Стамбул говорил с Афинами. Телефонистка в Афинах лучше говорила по-турецки, чем телефонистка в Стамбуле по-гречески. Потом Стамбул говорил с Бейрутом, а Бейрут через Дамаск прямо с Багдадом. Хилла уже отключилась, и телефонистка из Багдада говорила напрямую с Вавилоном.

— Афины на линии.

— Спасибо. — Телефонистка, которая была на связи в Афинах, заговорила по-турецки, но потом быстро переключила Добкина на телефонистку, говорящую по-арабски.

— Какой вам нужен номер?

Интересно, все ли телефонистки исламских стран отключились от линии? Сначала Добкин решил попросить переключить его на телефонистку, говорящую по-английски, но лучше было не привлекать к себе лишнего внимания. Он еще немного подождал, давая время телефонисткам промежуточных станций отключиться от линии. Телефонистки обычно любили потрепаться и послушать чужой разговор, пока их не оторвет от этого новый звонок или не наскучит прослушиваемый разговор.
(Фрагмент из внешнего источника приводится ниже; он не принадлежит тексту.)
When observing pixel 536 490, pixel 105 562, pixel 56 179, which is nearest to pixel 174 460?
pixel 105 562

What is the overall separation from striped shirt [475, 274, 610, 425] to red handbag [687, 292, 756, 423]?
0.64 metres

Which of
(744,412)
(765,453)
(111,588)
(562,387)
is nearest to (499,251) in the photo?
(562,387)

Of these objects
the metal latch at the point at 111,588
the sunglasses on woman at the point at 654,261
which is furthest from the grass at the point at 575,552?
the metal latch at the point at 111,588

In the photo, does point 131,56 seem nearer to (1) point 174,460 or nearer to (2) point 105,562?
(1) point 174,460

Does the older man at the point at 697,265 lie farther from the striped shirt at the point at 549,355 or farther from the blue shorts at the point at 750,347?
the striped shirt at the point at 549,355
— Это Афины? — спросил Добкин по-арабски.

— Да, сэр. Какой вам нужен номер?

— А вы бы не могли отыскать для меня номер телефона?

— Конечно, сэр. Чей номер я должна найти?

Добкин молчал, вспоминая своих знакомых археологов.

— Доктор Адамандиос Стасатос. Он живет в районе Кипсели, — медленно и отчетливо произнес генерал.

— Подождите, пожалуйста.

Добкин был уверен, что арабские телефонистки уже отключились от линии, но все же имелась вероятность прослушивания где-нибудь людьми из службы безопасности. Международные звонки не такое уж частое явление в этой части мира, а уж тем более в такой час. Даже в Израиле международные звонки прослушивались «Шин Бет».

В трубке раздался голос телефонистки:

— Доктор Стасатос, район Кипсели. Сейчас наберу номер.